### DATA SECTION
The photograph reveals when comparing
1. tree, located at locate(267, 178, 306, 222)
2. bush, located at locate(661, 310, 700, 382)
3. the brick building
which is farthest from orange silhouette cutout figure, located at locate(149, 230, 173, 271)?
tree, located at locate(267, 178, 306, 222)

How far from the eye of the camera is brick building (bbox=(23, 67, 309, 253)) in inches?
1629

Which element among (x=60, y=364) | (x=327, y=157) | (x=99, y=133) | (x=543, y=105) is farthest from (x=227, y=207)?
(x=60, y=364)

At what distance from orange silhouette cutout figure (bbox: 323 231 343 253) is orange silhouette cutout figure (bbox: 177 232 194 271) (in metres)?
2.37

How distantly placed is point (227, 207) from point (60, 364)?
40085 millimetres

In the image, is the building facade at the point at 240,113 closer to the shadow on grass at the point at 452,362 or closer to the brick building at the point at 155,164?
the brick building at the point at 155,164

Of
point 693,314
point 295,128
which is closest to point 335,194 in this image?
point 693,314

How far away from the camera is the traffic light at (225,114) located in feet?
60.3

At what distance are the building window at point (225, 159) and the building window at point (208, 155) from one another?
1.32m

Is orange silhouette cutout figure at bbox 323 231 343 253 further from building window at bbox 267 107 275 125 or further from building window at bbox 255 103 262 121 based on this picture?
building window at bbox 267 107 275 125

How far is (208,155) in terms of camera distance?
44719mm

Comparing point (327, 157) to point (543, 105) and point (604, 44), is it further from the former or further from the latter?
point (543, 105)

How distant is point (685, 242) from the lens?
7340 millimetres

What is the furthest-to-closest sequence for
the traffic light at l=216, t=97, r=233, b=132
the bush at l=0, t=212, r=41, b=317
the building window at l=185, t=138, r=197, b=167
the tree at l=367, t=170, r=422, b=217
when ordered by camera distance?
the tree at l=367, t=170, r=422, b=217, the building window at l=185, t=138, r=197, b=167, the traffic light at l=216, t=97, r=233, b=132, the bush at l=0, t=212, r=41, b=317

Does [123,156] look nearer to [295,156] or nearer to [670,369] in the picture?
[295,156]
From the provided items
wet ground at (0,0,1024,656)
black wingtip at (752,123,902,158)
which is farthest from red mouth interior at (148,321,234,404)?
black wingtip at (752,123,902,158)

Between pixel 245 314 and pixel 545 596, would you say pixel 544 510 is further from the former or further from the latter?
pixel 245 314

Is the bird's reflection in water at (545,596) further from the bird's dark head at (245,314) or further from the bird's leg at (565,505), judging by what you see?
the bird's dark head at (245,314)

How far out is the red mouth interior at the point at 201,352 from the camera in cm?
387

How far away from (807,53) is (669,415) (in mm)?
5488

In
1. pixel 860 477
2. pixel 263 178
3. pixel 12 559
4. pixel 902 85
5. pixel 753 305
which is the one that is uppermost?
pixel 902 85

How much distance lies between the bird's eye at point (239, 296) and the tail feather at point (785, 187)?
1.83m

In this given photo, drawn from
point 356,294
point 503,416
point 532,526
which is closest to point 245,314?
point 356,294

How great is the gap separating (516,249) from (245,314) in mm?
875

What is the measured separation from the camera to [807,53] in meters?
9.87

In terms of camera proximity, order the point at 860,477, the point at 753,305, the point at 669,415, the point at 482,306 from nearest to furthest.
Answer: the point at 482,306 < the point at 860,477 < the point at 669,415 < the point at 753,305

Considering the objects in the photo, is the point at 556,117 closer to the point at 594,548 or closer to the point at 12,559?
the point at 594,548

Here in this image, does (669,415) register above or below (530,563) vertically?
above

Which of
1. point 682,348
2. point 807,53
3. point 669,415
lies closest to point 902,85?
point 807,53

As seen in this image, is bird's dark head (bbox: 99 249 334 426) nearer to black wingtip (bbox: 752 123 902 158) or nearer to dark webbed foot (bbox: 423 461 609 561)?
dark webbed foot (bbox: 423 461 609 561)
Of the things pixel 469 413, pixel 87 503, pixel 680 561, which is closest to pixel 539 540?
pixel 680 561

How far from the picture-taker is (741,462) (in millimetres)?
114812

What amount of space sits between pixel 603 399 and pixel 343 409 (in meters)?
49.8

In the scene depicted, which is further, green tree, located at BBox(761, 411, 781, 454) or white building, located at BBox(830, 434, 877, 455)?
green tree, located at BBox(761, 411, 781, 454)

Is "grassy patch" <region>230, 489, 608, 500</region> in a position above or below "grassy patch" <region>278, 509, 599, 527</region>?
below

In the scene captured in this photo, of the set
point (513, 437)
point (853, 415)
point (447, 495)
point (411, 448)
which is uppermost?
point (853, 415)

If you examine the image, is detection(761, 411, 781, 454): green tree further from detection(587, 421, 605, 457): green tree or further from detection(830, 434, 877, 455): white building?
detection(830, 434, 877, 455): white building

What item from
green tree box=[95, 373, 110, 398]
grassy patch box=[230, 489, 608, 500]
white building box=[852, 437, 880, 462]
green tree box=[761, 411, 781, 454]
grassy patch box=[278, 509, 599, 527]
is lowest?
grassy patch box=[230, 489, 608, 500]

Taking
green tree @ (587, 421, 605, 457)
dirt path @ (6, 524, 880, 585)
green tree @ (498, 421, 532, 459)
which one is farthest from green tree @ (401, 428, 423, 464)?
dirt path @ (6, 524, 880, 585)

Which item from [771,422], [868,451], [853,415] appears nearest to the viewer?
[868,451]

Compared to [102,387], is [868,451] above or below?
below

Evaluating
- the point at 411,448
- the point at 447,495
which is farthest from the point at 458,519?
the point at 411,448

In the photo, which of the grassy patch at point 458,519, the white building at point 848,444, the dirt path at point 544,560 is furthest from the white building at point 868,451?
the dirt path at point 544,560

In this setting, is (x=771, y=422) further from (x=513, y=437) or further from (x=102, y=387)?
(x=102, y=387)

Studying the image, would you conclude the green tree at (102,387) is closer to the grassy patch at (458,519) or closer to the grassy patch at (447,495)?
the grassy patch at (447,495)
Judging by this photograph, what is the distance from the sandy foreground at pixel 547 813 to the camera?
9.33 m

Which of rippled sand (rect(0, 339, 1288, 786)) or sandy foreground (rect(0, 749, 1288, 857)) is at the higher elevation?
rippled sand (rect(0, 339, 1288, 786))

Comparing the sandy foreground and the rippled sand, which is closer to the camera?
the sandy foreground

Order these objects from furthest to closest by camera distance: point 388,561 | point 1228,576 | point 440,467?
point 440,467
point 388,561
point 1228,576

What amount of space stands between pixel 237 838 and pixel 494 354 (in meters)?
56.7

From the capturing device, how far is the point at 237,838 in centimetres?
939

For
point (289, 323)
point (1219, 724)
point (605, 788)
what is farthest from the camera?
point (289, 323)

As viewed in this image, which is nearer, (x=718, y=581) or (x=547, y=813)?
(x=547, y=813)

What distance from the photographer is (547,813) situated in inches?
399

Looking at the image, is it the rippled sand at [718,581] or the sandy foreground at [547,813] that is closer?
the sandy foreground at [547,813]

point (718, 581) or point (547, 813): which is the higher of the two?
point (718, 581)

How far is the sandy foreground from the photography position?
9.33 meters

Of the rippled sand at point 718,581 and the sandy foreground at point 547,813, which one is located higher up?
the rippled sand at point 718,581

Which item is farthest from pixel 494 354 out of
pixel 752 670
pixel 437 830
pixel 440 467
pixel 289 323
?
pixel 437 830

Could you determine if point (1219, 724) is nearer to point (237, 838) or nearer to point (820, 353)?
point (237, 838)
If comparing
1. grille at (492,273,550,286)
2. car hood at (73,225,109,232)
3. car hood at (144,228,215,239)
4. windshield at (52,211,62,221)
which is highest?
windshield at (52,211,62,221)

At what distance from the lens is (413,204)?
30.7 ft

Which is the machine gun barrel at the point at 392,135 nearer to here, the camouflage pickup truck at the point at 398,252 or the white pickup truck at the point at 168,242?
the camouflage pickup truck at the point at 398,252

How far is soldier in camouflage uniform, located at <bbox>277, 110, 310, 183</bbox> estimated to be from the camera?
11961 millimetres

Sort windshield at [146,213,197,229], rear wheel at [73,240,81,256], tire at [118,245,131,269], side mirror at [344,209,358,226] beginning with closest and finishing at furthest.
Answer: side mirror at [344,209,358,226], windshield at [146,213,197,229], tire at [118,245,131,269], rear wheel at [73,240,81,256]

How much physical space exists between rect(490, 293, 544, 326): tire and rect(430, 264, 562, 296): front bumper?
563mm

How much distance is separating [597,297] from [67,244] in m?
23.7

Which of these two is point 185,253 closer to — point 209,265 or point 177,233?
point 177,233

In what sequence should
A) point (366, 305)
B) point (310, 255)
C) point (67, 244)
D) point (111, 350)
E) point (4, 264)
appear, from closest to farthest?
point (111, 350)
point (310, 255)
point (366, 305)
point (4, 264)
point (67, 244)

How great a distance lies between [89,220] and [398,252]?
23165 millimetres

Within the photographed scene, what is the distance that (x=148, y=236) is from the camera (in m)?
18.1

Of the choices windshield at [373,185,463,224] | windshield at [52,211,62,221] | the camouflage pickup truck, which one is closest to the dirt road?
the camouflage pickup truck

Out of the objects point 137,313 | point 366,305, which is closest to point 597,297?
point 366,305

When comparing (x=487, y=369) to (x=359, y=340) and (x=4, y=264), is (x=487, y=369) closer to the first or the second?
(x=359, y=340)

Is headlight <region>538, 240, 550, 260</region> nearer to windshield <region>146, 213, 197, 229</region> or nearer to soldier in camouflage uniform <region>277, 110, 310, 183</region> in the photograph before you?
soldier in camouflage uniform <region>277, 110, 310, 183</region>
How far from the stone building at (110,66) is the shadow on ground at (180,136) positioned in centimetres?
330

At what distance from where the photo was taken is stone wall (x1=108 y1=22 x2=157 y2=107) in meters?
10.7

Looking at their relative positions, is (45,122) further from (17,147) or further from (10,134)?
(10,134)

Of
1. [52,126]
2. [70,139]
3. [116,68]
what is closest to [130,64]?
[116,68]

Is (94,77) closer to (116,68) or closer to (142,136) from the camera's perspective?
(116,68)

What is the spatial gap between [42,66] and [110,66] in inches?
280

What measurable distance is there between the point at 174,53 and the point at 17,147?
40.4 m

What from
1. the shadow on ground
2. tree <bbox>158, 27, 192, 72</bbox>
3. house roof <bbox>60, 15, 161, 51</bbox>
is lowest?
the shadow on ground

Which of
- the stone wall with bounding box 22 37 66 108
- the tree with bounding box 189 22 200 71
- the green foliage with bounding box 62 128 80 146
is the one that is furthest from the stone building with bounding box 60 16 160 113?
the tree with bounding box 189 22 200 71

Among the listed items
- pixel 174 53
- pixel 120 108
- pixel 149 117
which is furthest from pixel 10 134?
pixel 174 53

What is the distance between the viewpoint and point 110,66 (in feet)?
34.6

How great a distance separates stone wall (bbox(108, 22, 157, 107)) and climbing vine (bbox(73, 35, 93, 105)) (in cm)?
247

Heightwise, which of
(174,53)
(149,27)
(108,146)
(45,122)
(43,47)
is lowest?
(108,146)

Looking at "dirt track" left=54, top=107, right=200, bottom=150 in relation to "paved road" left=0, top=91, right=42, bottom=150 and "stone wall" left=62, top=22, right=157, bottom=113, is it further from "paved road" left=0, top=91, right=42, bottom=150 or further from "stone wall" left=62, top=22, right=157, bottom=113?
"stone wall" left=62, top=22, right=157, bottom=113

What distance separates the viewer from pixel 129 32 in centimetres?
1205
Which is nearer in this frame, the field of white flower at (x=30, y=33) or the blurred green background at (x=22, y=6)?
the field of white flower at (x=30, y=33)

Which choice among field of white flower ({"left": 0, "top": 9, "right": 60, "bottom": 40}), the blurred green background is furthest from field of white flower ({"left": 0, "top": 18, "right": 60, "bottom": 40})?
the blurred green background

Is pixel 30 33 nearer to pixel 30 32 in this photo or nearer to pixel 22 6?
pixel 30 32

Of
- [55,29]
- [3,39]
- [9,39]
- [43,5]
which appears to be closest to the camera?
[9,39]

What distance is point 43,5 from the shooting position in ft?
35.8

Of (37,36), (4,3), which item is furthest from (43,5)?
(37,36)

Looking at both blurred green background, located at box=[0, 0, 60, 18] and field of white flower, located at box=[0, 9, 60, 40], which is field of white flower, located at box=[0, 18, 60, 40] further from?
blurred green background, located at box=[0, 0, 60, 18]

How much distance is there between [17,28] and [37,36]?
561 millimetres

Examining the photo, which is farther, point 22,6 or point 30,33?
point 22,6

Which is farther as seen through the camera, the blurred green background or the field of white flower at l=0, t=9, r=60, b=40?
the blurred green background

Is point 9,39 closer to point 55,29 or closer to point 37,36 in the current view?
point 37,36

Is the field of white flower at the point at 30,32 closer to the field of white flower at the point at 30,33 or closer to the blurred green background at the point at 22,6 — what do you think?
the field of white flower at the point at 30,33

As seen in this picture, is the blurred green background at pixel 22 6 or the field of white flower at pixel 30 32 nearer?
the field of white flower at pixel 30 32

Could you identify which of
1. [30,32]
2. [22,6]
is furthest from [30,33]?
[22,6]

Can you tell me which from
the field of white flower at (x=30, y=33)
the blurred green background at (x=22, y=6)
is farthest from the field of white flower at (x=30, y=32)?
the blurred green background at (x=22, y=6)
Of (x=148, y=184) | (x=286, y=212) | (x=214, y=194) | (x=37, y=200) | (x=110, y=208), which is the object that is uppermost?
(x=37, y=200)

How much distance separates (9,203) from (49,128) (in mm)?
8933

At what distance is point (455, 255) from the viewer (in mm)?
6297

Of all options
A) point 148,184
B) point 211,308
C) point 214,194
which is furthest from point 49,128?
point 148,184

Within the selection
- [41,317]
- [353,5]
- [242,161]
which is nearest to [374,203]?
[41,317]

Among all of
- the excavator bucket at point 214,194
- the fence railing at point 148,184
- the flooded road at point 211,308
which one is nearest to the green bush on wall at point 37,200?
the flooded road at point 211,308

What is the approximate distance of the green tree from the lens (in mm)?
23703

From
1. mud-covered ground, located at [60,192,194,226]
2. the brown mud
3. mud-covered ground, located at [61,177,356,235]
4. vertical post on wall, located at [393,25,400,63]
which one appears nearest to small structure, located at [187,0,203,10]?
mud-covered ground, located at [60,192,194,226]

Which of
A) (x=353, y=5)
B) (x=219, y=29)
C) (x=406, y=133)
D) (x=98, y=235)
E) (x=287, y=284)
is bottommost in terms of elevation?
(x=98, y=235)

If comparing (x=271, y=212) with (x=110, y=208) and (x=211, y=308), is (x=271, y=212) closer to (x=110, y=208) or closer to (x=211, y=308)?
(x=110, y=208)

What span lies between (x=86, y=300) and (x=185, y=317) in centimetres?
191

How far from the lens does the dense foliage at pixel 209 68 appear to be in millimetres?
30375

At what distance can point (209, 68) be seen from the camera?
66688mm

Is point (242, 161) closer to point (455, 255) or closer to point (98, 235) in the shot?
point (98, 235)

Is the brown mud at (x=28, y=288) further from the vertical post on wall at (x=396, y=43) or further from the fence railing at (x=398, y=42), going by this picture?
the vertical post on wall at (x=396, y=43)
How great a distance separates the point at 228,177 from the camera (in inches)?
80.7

### TASK PROMPT
Only the lines from the one containing "If comparing (x=271, y=212)" to the end of the listing belong in the output, each reproduced exactly.

### TASK OUTPUT
If comparing (x=271, y=212) with (x=110, y=208) and (x=211, y=308), is (x=271, y=212) closer to (x=110, y=208) or closer to (x=211, y=308)?
(x=110, y=208)

What span lies between (x=86, y=300) and (x=185, y=317) in centimetres?
191

How far from the lens does the dense foliage at pixel 209 68 appear to be in millimetres?
30375

At what distance can point (209, 68) be seen from the camera?
66688mm

Is point (242, 161) closer to point (455, 255) or closer to point (98, 235) in the shot?
point (98, 235)

Is the brown mud at (x=28, y=288) further from the vertical post on wall at (x=396, y=43) or further from the fence railing at (x=398, y=42), going by this picture?
the vertical post on wall at (x=396, y=43)
How great a distance separates the point at 228,177 from the camera (in inches)?
80.7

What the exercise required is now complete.